Neghabi Mehrnoosh, Marateb Hamid Reza, Mahnam Amin
Department of Biomedical Engineering, Faculty of Engineering, University of Isfahan, Isfahan, Iran.
Basic Clin Neurosci. 2019 May-Jun;10(3):245-256. doi: 10.32598/bcn.9.10.200. Epub 2019 May 1.
Brain-Computer Interface (BCI) systems provide a communication pathway between users and systems. BCI systems based on Steady-State Visually Evoked Potentials (SSVEP) are widely used in recent decades. Different feature extraction methods have been introduced in the literature to estimate SSVEP responses to BCI applications.
In this study, the new algorithms, including Canonical Correlation Analysis (CCA), Least Absolute Shrinkage and Selection Operator (LASSO), L1-regularized Multi-way CCA (L1-MCCA), Multi-set CCA (MsetCCA), Common Feature Analysis (CFA), and Multiple Logistic Regression (MLR) are compared using proper statistical methods to determine which one has better performance with the least number of EEG electrodes.

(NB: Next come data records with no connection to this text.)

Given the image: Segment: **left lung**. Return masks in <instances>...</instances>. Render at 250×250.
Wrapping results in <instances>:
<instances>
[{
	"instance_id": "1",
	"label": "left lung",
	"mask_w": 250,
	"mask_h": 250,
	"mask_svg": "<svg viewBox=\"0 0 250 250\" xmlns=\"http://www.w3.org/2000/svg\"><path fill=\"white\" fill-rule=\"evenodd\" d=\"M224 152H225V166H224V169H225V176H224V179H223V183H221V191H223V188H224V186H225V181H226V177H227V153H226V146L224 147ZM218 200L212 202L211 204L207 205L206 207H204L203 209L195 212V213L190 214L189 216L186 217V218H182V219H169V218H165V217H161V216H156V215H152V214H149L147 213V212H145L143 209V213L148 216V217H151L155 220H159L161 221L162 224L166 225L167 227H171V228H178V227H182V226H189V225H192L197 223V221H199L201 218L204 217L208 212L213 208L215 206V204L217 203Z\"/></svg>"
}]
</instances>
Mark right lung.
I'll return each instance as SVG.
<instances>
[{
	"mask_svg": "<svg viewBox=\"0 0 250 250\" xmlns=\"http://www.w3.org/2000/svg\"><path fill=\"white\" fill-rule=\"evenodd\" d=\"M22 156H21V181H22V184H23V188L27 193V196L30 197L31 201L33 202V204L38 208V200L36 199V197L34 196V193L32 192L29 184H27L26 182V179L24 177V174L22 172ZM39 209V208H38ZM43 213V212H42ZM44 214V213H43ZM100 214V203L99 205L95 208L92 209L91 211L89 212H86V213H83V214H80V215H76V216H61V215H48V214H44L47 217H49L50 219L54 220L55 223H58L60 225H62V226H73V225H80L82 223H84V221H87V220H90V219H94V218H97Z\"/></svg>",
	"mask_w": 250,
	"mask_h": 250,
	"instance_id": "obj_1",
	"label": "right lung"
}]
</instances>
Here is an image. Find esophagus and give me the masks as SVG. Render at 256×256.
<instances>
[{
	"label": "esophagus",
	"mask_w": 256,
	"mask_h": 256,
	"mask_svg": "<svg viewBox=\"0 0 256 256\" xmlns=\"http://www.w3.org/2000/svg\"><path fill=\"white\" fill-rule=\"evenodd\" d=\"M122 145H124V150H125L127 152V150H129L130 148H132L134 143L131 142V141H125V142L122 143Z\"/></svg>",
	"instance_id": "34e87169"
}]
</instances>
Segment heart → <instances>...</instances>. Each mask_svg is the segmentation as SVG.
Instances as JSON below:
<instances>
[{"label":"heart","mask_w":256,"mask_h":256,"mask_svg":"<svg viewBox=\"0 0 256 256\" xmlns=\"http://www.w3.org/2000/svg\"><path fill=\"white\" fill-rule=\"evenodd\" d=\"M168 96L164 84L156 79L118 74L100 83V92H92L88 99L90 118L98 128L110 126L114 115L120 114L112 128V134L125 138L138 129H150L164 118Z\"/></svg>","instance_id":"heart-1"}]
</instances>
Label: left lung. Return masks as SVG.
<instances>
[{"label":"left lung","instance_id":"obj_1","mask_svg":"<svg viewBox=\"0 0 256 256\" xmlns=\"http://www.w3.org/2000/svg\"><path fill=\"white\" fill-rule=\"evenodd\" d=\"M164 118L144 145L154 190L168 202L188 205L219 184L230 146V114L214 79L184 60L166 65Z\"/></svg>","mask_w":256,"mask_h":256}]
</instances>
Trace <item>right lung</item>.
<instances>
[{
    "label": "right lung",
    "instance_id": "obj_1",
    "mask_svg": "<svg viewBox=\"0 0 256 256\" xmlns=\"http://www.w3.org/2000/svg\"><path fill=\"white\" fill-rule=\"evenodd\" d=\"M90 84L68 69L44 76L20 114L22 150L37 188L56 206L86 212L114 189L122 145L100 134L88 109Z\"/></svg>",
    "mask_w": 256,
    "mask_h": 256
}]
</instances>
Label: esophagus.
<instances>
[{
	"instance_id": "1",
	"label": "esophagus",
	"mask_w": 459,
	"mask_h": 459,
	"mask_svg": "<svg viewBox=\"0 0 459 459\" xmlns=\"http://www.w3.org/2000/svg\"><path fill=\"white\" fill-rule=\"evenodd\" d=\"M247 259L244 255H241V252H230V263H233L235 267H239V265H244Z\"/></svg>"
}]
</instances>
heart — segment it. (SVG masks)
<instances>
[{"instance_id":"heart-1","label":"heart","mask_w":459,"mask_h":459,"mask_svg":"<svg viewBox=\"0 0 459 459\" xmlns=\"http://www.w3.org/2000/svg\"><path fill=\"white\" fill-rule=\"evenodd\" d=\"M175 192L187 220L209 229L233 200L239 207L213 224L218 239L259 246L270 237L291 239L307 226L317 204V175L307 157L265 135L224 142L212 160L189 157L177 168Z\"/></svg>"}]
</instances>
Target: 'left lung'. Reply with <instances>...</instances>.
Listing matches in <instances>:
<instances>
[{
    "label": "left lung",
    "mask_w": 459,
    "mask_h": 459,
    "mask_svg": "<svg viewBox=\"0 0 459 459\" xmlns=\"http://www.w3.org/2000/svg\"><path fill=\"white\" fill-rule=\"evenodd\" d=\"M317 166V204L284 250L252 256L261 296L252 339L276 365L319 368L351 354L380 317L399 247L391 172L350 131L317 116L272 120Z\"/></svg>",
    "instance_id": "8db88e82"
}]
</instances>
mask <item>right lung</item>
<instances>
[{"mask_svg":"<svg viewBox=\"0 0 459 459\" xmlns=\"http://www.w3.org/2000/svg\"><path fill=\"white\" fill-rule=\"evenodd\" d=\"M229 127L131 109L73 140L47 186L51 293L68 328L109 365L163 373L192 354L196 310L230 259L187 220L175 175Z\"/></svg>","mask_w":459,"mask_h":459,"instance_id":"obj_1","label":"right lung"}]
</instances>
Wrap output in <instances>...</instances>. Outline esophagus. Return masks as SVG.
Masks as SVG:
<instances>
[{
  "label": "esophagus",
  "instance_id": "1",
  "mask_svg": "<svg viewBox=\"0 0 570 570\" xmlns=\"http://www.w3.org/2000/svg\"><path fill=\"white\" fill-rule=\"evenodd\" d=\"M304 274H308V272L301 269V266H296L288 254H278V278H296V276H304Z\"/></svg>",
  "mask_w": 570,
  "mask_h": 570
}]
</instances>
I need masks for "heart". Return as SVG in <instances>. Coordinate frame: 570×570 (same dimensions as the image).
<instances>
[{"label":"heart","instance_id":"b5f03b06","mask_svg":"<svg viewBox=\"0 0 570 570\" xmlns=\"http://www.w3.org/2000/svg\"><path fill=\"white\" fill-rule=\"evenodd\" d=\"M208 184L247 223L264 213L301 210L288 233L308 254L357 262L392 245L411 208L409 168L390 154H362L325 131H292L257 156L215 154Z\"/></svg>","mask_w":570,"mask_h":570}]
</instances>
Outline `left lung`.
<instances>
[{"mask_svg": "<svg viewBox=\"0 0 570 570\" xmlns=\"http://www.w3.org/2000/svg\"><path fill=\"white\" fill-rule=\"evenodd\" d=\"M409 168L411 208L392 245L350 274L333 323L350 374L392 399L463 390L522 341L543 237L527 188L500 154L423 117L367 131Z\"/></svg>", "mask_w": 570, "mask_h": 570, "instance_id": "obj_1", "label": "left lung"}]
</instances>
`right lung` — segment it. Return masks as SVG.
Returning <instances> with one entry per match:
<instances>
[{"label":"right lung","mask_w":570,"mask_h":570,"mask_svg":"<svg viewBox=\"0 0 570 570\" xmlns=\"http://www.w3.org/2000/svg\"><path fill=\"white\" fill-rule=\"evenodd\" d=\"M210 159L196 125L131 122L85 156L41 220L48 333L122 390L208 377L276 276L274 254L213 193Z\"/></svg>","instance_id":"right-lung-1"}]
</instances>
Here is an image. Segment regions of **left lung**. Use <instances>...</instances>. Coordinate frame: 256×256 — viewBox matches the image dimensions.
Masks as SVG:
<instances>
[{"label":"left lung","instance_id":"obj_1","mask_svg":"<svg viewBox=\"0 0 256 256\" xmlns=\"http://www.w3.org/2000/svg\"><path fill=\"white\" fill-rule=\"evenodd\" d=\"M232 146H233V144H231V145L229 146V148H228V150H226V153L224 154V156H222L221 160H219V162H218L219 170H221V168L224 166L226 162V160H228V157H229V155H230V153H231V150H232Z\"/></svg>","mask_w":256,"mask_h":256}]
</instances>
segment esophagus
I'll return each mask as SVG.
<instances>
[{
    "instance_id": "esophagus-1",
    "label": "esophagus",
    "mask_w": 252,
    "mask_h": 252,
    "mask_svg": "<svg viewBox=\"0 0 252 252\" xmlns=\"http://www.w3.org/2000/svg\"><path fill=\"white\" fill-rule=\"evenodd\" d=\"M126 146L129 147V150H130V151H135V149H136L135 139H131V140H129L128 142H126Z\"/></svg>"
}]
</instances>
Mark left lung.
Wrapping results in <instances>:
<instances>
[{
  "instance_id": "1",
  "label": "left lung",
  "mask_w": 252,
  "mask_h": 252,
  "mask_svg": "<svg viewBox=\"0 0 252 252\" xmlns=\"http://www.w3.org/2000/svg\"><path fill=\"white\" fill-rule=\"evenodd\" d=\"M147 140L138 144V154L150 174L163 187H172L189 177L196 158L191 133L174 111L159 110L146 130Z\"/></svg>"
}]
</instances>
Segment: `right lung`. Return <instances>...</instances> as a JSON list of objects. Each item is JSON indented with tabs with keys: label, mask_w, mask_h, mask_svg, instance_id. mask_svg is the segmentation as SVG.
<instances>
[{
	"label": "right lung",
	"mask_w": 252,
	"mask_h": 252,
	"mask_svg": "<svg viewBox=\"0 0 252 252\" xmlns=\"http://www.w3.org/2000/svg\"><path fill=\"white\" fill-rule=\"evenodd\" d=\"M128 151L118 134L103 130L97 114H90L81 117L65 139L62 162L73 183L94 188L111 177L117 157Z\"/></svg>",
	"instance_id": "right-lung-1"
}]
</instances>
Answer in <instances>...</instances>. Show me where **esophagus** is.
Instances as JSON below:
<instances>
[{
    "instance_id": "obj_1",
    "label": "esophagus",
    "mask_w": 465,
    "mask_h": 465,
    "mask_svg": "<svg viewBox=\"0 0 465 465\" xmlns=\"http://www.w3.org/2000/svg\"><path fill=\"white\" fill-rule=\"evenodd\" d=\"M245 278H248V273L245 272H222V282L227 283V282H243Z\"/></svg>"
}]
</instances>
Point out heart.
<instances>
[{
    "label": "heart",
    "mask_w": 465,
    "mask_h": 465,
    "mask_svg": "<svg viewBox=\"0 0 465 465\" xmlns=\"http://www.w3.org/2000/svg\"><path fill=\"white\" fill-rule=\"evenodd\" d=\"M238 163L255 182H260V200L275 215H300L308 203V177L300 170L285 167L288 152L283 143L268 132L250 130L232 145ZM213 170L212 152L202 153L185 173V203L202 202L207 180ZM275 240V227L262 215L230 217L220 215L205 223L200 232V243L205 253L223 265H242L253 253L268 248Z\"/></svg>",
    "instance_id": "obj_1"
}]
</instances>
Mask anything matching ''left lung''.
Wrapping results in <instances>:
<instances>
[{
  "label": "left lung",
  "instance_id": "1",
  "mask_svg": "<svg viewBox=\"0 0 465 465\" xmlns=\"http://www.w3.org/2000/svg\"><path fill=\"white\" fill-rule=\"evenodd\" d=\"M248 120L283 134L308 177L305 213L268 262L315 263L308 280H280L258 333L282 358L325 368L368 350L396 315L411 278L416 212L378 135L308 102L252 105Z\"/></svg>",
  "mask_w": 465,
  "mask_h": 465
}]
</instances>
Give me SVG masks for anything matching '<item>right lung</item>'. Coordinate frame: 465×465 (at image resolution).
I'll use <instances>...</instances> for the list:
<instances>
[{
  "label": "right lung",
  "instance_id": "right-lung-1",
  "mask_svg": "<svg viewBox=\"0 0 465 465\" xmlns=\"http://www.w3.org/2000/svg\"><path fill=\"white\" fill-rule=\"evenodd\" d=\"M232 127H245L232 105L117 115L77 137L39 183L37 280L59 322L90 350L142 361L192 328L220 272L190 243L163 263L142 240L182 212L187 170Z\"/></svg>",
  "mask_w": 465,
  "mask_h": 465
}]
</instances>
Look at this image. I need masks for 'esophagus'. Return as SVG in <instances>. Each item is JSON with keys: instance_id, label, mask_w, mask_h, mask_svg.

It was found that MLR, MsetCCA, and CFA algorithms provided the highest performances and significantly outperformed CCA, LASSO, and L1-MCCA algorithms when using 8 EEG channels. However, when using only 1 or 2 EEG channels d, CFA method provided the highest F-scores. This algorithm not only outperformed MLR and MsetCCA when applied on different electrode montages but also provided the fastest computation time on the test set.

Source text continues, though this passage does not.